Imaging Lipid-Associated Macromolecular Structures by Optimized Negative-Staining Transmission Electron Microscopy
摘要
Many macromolecules, including transmembrane proteins and apolipoproteins, interact with lipids and membranes and play crucial roles in diverse biological processes. Understanding macromolecule–lipid interactions at the structural level is essential for elucidating their functions and mechanisms. However, determining the structure of macromolecules, particularly proteins in their lipid-bound state, has traditionally been challenging for X-ray crystallography due to the conformational and compositional heterogeneity of macromolecule–lipid complexes. Transmission electron microscopy (TEM) offers a unique capability to directly visualizing individual macromolecular particles in the presence of lipid interactions. Among TEM techniques, negative staining (NS) is a fast and widely used approach for imaging macromolecules.
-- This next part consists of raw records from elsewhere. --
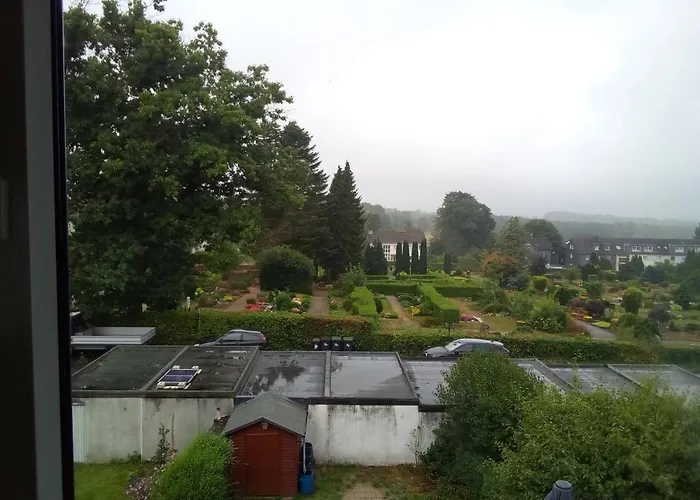 Haus Am Muehlenkaempchen - Schoenblick Apartamento Radevormwald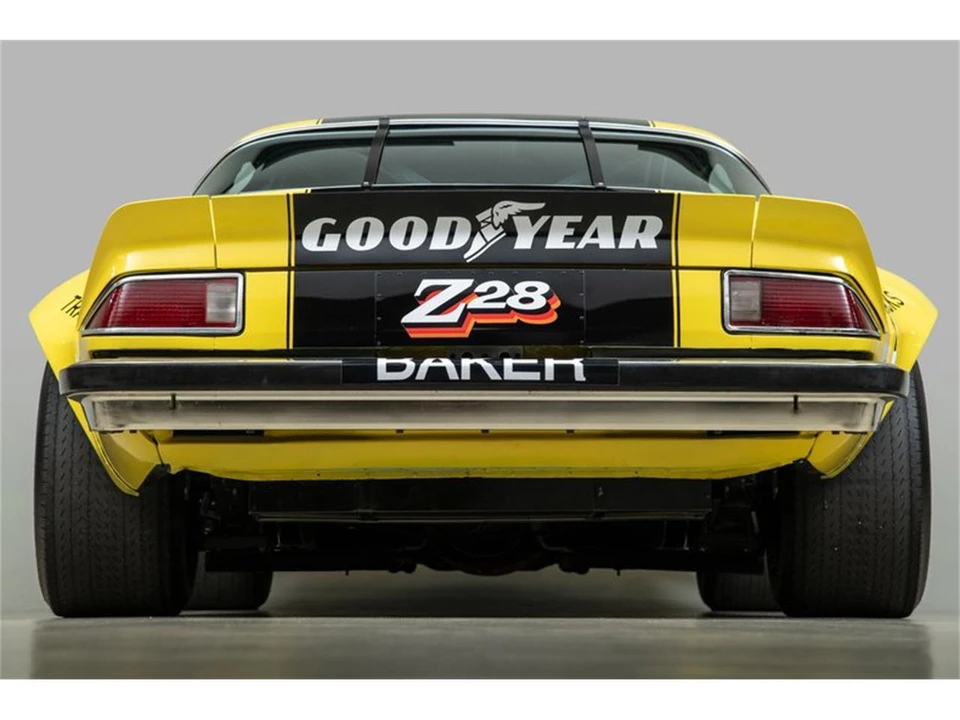 1974 Chevrolet Camaro 2nd Gen - Image 7 of 31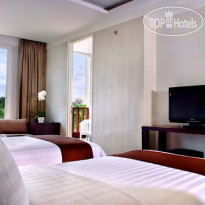 Aston Bogor Hotel & Resort Deluxe Room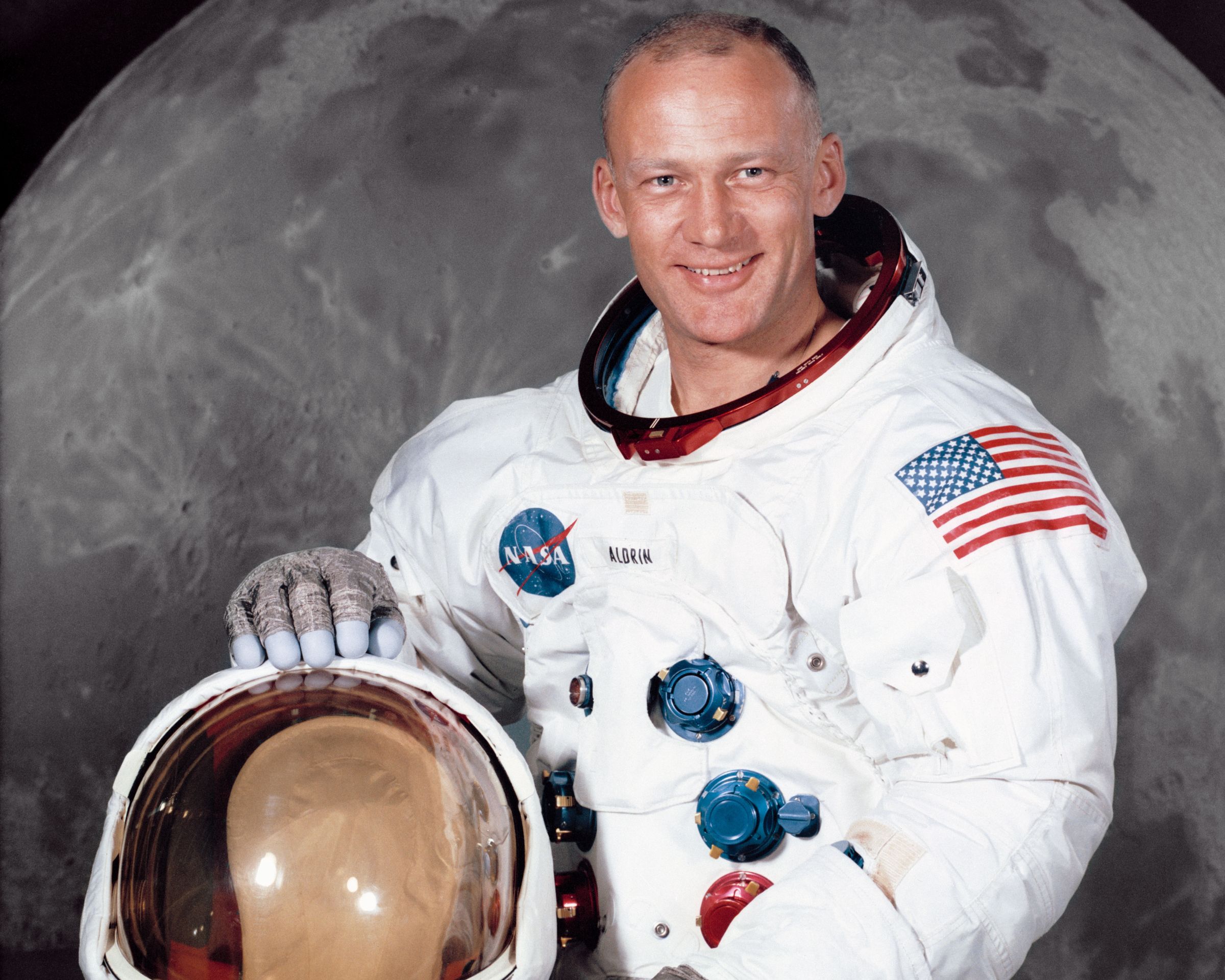 Buzz Aldrin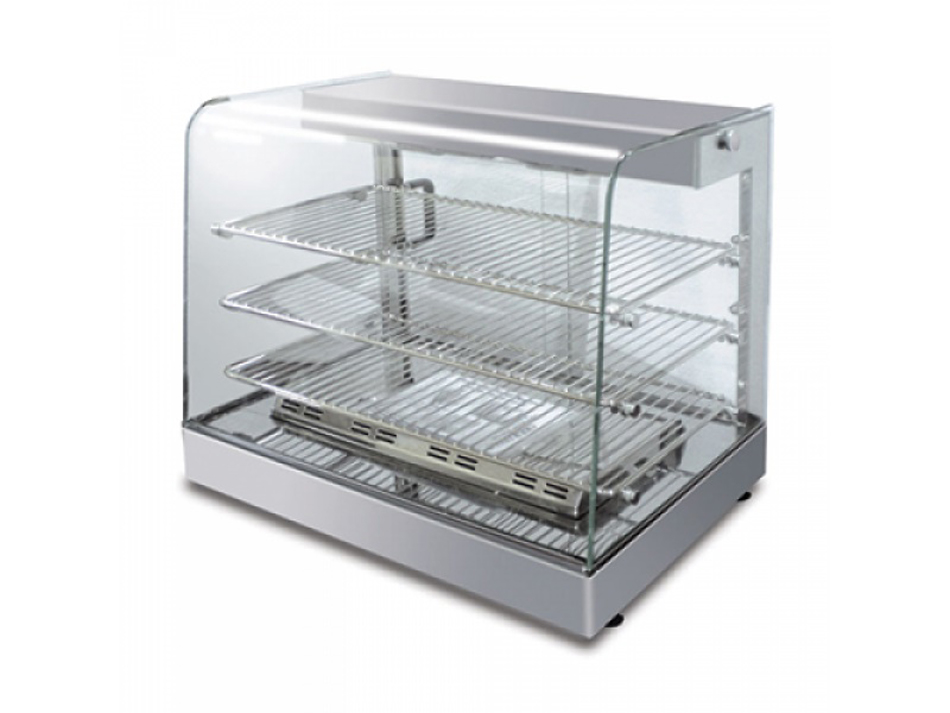 Tủ giữ nóng bánh để bàn Berjaya FW-5G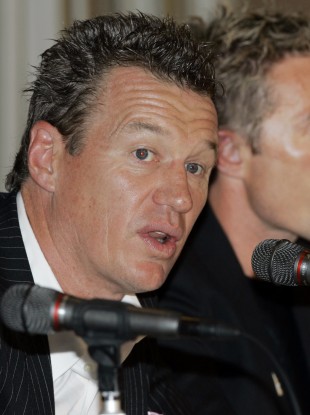 Kirwan believes the player will be banned for six months as a result of his mistake.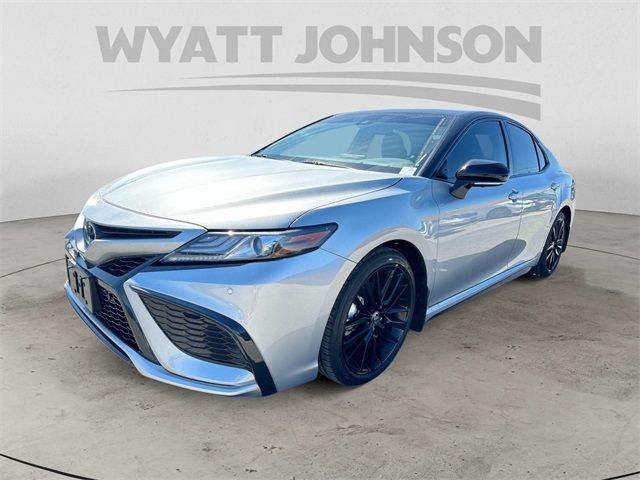 2024 Toyota Camry XSE V6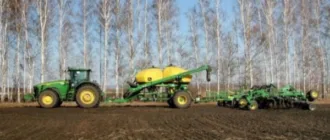 Аграрії Волині завершують посів озимих і продовжують збір пізніх культур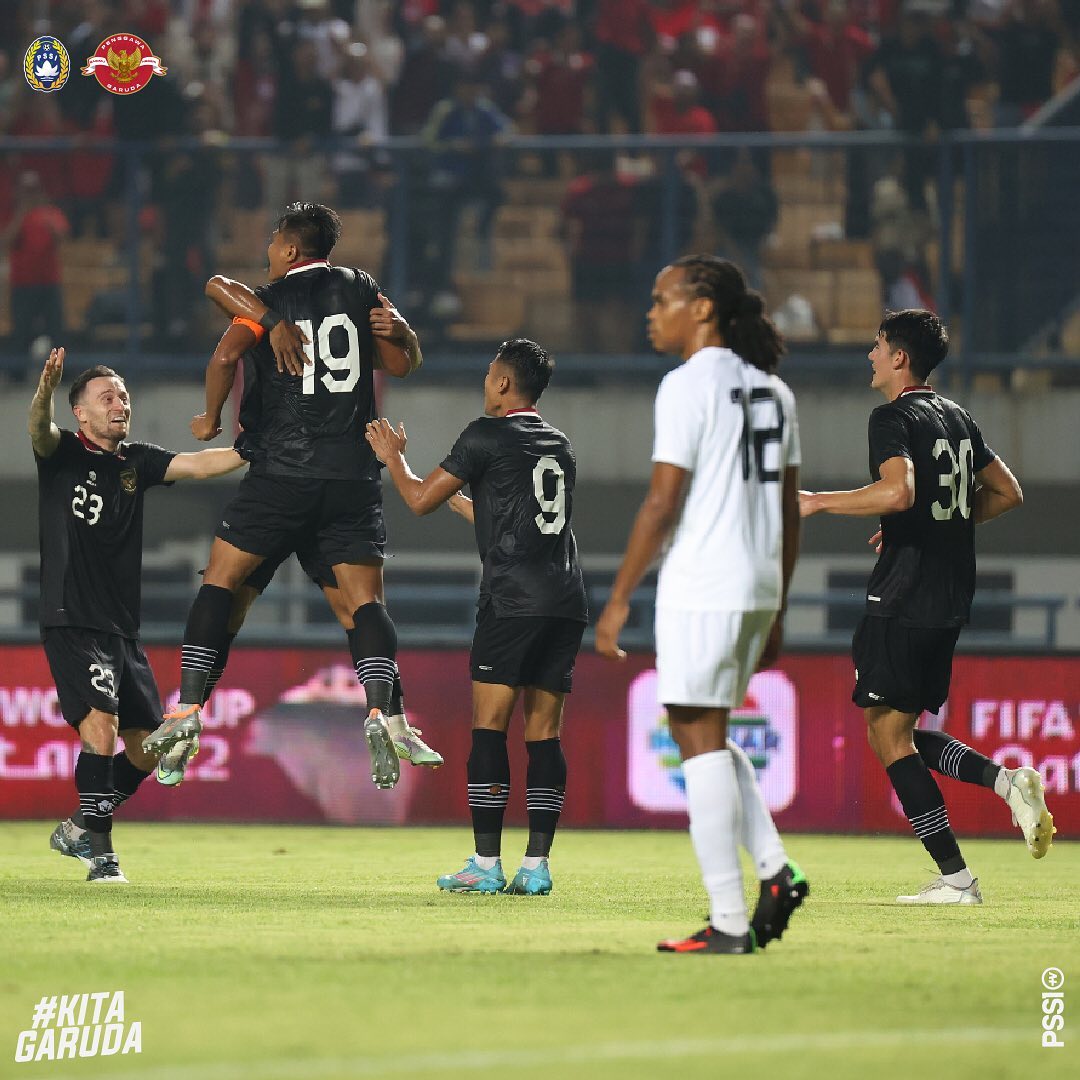 Indonesia 3-2 Curacao: Indonesia gây chấn động khi thắng đội hạng 84 thế  giới | TTVH Online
However, conventional NS protocols often introduce artifacts in lipid-associated protein samples, such as rouleaux formation in lipoproteins, which can compromise structural interpretation. To address these limitations, Ren and colleagues developed an optimized negative staining (OpNS) protocol by refining earlier methods and validating the results against cryo-electron microscopy (cryo-EM) images of lipoproteins embedded in vitrified ice. This optimized protocol minimizes artifacts and produces “near-native” particle images with high quality. It enables more accurate structural analysis, particularly for three-dimensional (3D) reconstructions of single macromolecular particles without averaging, using individual-particle electron tomography (IPET). This improved protocol provides a robust, efficient, and reliable method for imaging macromolecules in their lipid-binding states, offering significant advances in understanding macromolecule–lipid interactions.